How to delete a duplicate paragraph at a particular place in multiple files

dr ramaanand

<H1…>Heading1</H1>
<H2…>Some text</H2>
<H2…>Different text</H2>
<H2…>Altogether different text</H2>
Some paragraphs here
</P> (or </ul>)
<P…><span…><b>Please E-mail us</b></span></P>
<H2…>Heading that should not be reproduced</H2>
Some paragraphs here
</ul> (or </P>)
<P…>We have</P>
<P …>Some text</P>
<P …>Different text</P>
<P …>Same text</P>
<P …>Same text</P>
<P…><b><span…>Please E-mail us</span></b></P>

dr ramaanand

@dr-ramaanand said in How to delete a duplicate paragraph at a particular place in multiple files:

<H1…>Heading1</H1>
<H2…>Some text</H2>
<H2…>Different text</H2>
<H2…>Altogether different text</H2>
Some paragraphs here
</P> (or </ul>)
<P…><span…><b>Please E-mail us</b></span></P>
<H2…>Heading that should not be reproduced</H2>
Some paragraphs here
</ul> (or </P>)
<P…>We have</P>
<P …>Some text</P>
<P …>Different text</P>
<P …>Same text</P>
<P …>Same text</P>
<P…><b><span…>Please E-mail us</span></b></P>

For the above test string, if I put (?s)\A.+?\K((<h2.+?</h2>\R)+).*\K(?=<p.*?</p>\R<p.*?Please\s*E-mail\s*us) in the Find field and select the Regular expression mode, I can find (and remove) a paragraph just before the paragraph with the “Please E-mail us” text as that has the same text as the paragraph above it in most files of a folder. However, in some cases (in other files), it doesn’t have the same text, so how do I avoid finding/removing it if it doesn’t have the same text? I believe this paragraph with the same text was added by Notepad++ during my previous find and replace exercise due to a bug.

dr ramaanand

@dr-ramaanand Please don’t tell me to do it on my own. I have tried and failed already.

Alan Kilborn

@dr-ramaanand said in How to delete a duplicate paragraph at a particular place in multiple files:

Please don’t tell me to do it on my own. I have tried and failed already.

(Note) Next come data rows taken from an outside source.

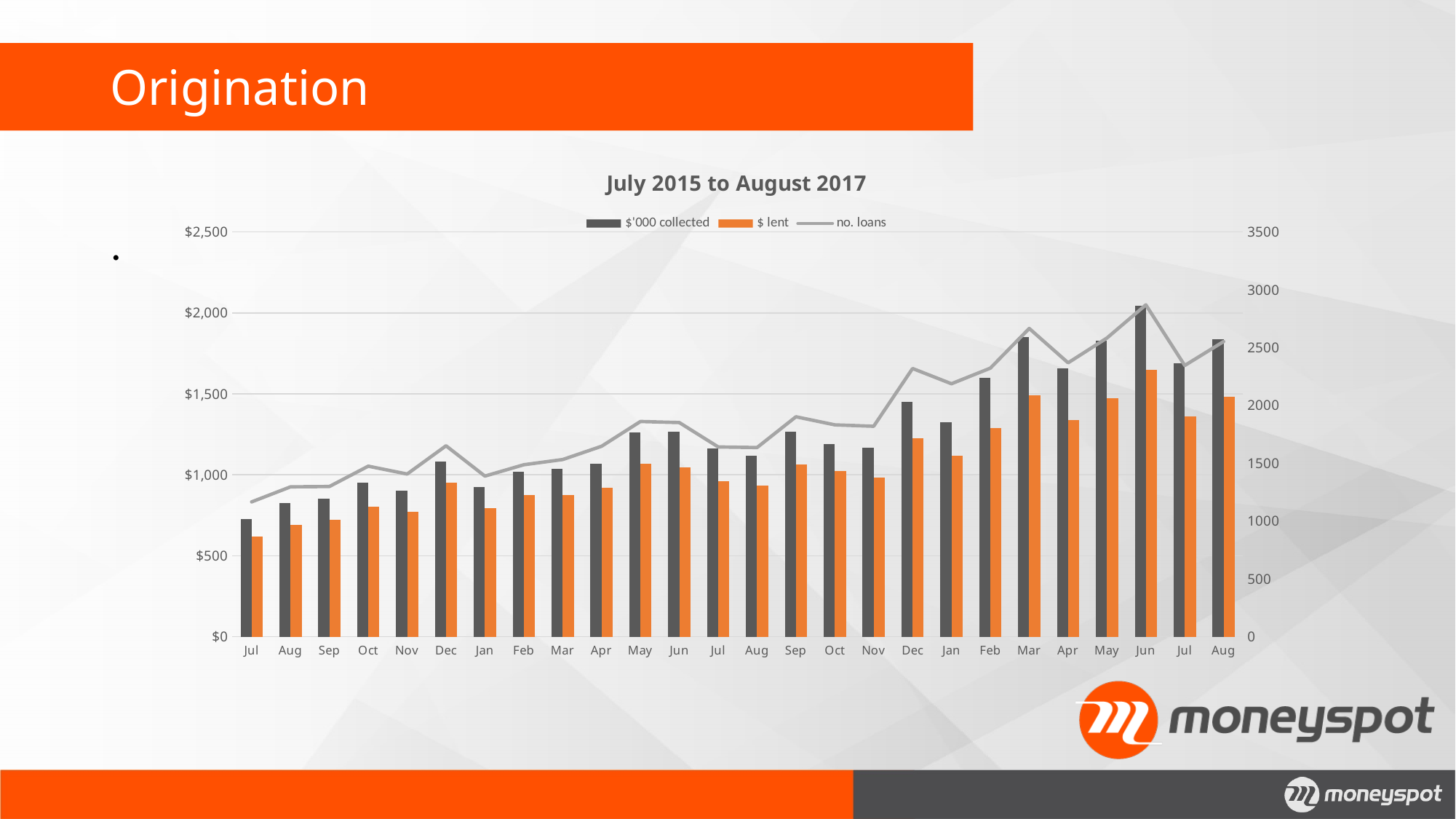
Which is larger, the $'000 collected bar for Mar 2017 or for Apr 2017? Mar 2017 Is the $ lent value for Aug 2017 greater or less than $1,000? greater Is the $'000 collected value for Jul 2015 greater or less than $1,000? less What is the title of the chart? July 2015 to August 2017 How many months are plotted along the x axis? 26 Which month has the highest $ lent bar? Jun 2017 Which month has the highest $'000 collected bar? Jun 2017 Is the $'000 collected value for Jun 2017 greater or less than $1,500? greater How many series does the chart legend list? 3 Which month has the lowest $'000 collected bar? Jul 2015 Do the $'000 collected values generally rise or fall from July 2015 to August 2017? rise What kind of chart is this? Bar chart with a line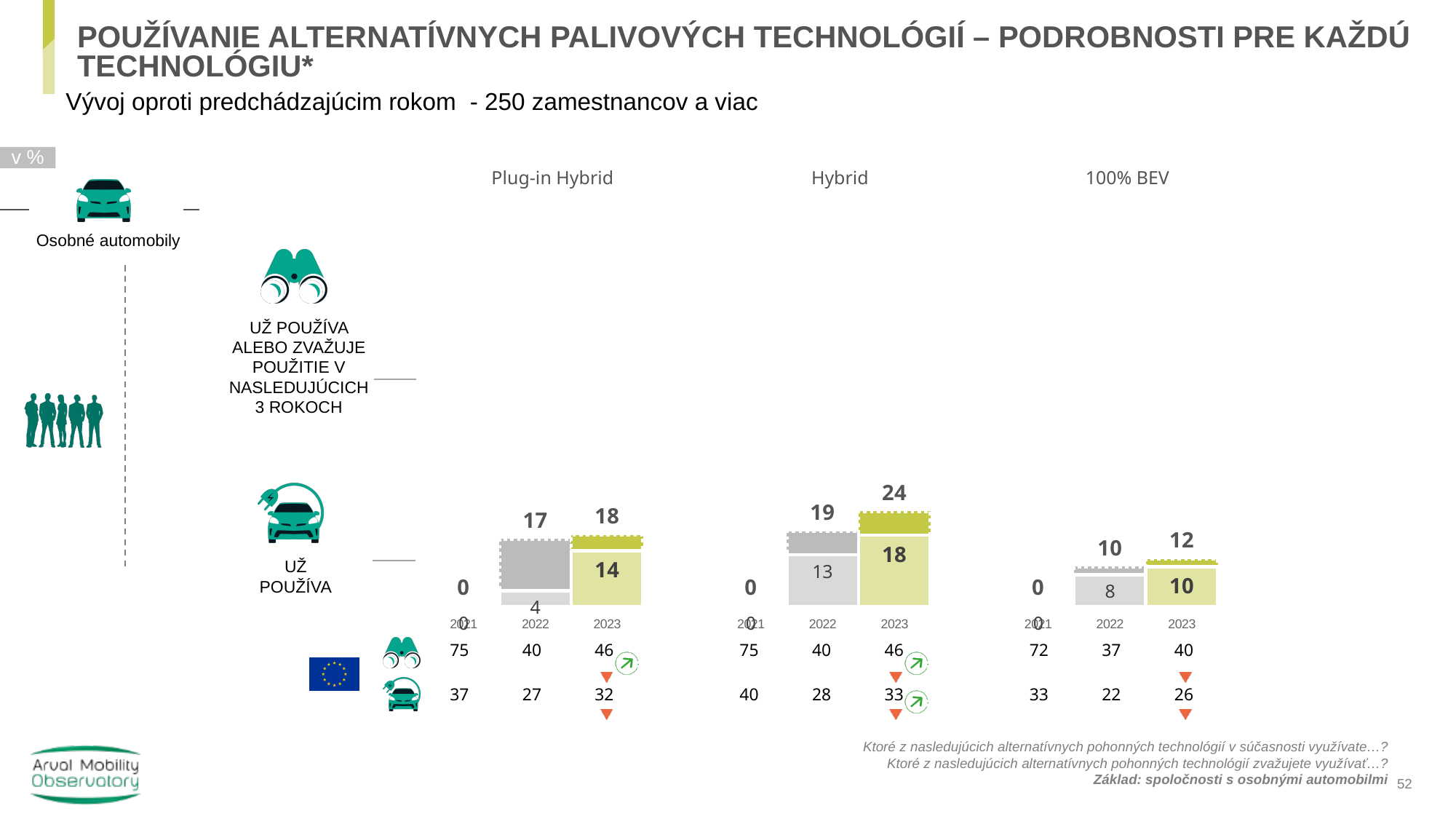
Which three technologies are the charts on the slide about? Plug-in Hybrid, Hybrid, 100% BEV In the Plug-in Hybrid chart, what is the 'UŽ POUŽÍVA' value for 2022? 4 In the Hybrid chart, which year has the highest top value? 2023 In the Hybrid chart, do the top values rise or fall from 2021 to 2023? Rise In the Hybrid chart, what is the top value (už používa alebo zvažuje) for 2023? 24 In the Hybrid chart, what is the difference between the top values for 2023 and 2022? 5 How many years are shown on the x axis of the Hybrid chart? 3 Which is larger: the 2023 top value in the Plug-in Hybrid chart or the 2023 top value in the 100% BEV chart? Plug-in Hybrid In the Plug-in Hybrid chart, what is the 'UŽ POUŽÍVA' value for 2023? 14 What kind of chart is used for the Plug-in Hybrid data? Bar chart In the 100% BEV chart, what is the 'UŽ POUŽÍVA' value for 2022? 8 In the 100% BEV chart, what is the 'UŽ POUŽÍVA' value for 2023? 10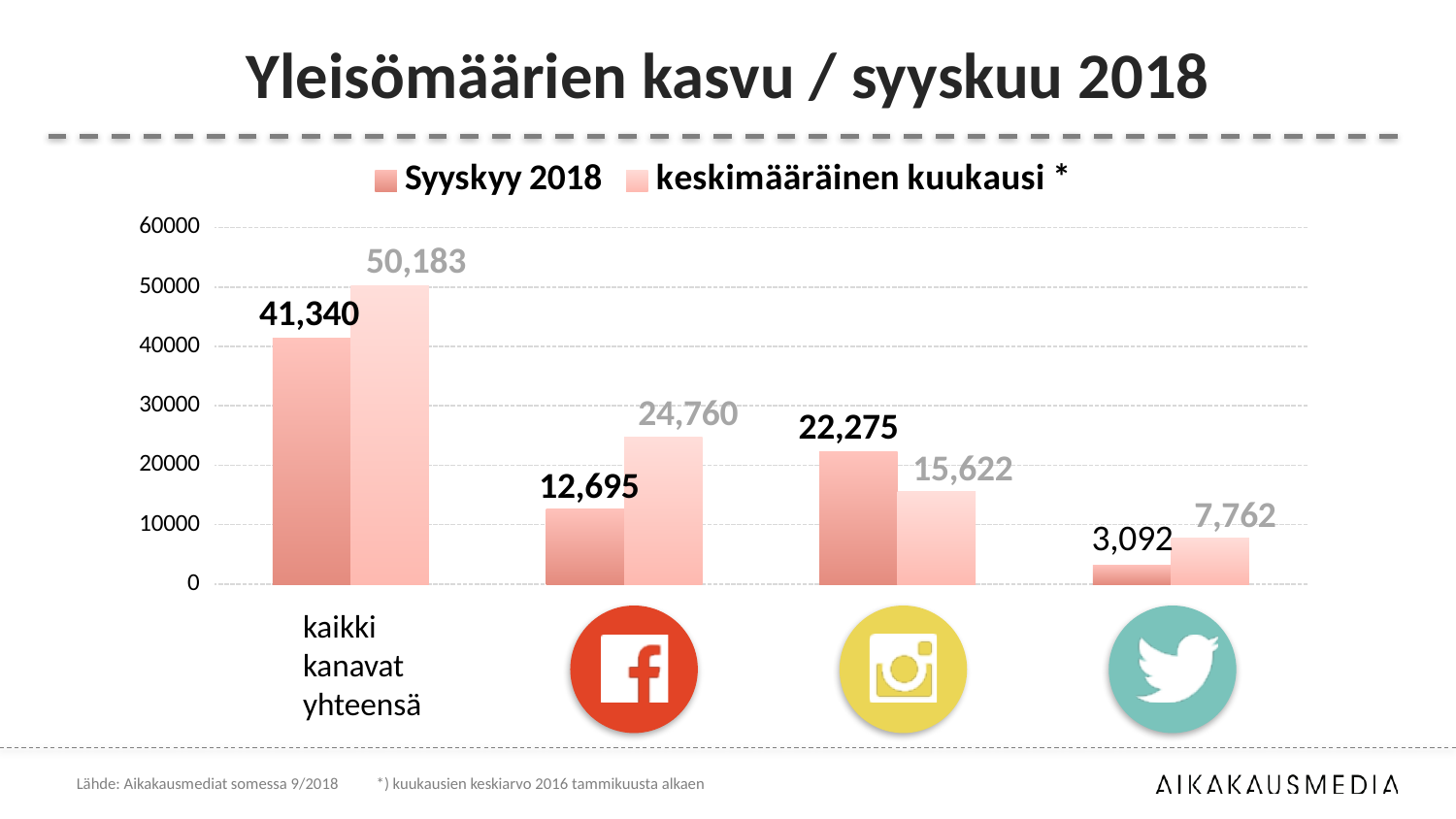
Which category has the lowest Syyskyy 2018 value? Twitter What is the Syyskyy 2018 value for the Twitter category? 3,092 What is the difference between the keskimääräinen kuukausi value and the Syyskyy 2018 value for Facebook? 12,065 What is the Syyskyy 2018 value for the Facebook category? 12,695 How many categories are shown on the x axis? 4 What is the keskimääräinen kuukausi value for the Instagram category? 15,622 What is the value for "kaikki kanavat yhteensä" in the keskimääräinen kuukausi series? 50,183 What type of chart is shown on the slide? Bar chart What is the value for "kaikki kanavat yhteensä" in the Syyskyy 2018 series? 41,340 For Instagram, which is larger: the Syyskyy 2018 value or the keskimääräinen kuukausi value? Syyskyy 2018 How many series does the legend list? 2 Which category has the highest keskimääräinen kuukausi value? kaikki kanavat yhteensä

Probably the best thing to do is to seek help on a site that specializes in regular-expression help.

dr ramaanand

@Alan-Kilborn I asked at www.regex101.com and they told me to put (?s)^(<p.*?<\/p>\R)(\1<p.*?Please\s*E-mail\s*us) in the Find field, select the Regular Expression mode and $2 in the Replace field and hit “Replace All” and all the duplicate paragraphs disappeared.

Alan Kilborn

@dr-ramaanand said in How to delete a duplicate paragraph at a particular place in multiple files:

and all the duplicate paragraphs disappeared.

So that’s good, right?
What you wanted?

dr ramaanand

@Alan-Kilborn yes and thanks for your time also. Please keep this community going as there are lots of people who will ask for solutions here (notepad++ community)!

Alan Kilborn

@dr-ramaanand

Our goals are to get you the best help available.
We can answer regex questions here, but the same/similar questions from the same poster get tiring as we are interested in much more diverse Notepad++ topics than just data conversion with regex.
So, if we can redirect you to a site where they are excited about regex, and only regex, well, we’ll do that.
I think maybe you’ve found a site for that now.
But I encourage you to learn to do it yourself – if someone else can write something that works, then so can you!

dr ramaanand

@Alan-Kilborn I have learnt quite a bit but not everything which is why I seek solutions here. Notepad++ has a “delete duplicate lines” in an open file feature which is why I asked for a solution here first.

dr ramaanand

@Alan-Kilborn I can even explain the above. In that RegEx, (?s)^(<p.*?<\/p>\R)(\1<p.*?Please\s*E-mail\s*us) - (?s) means “search”, ^ means at the beginning of the line, (<p.*?<\/p>\R) means the first captured group, from <p...................</p> including the next line (which is done with the \R) and the rest is the second captured group in which \1 is to search for a duplicate of the first captured group, followed by another <p...................</p> string, followed by, “Please E-mail us”. The \s* before and after the, “E-mail” will make the words, “Please E-mail us” to be captured even if they are all on different lines (as well as if they are all on the same line).
The $2 in the Replace field (“Replace in files” in this case) is to reproduce the second captured group in the final result.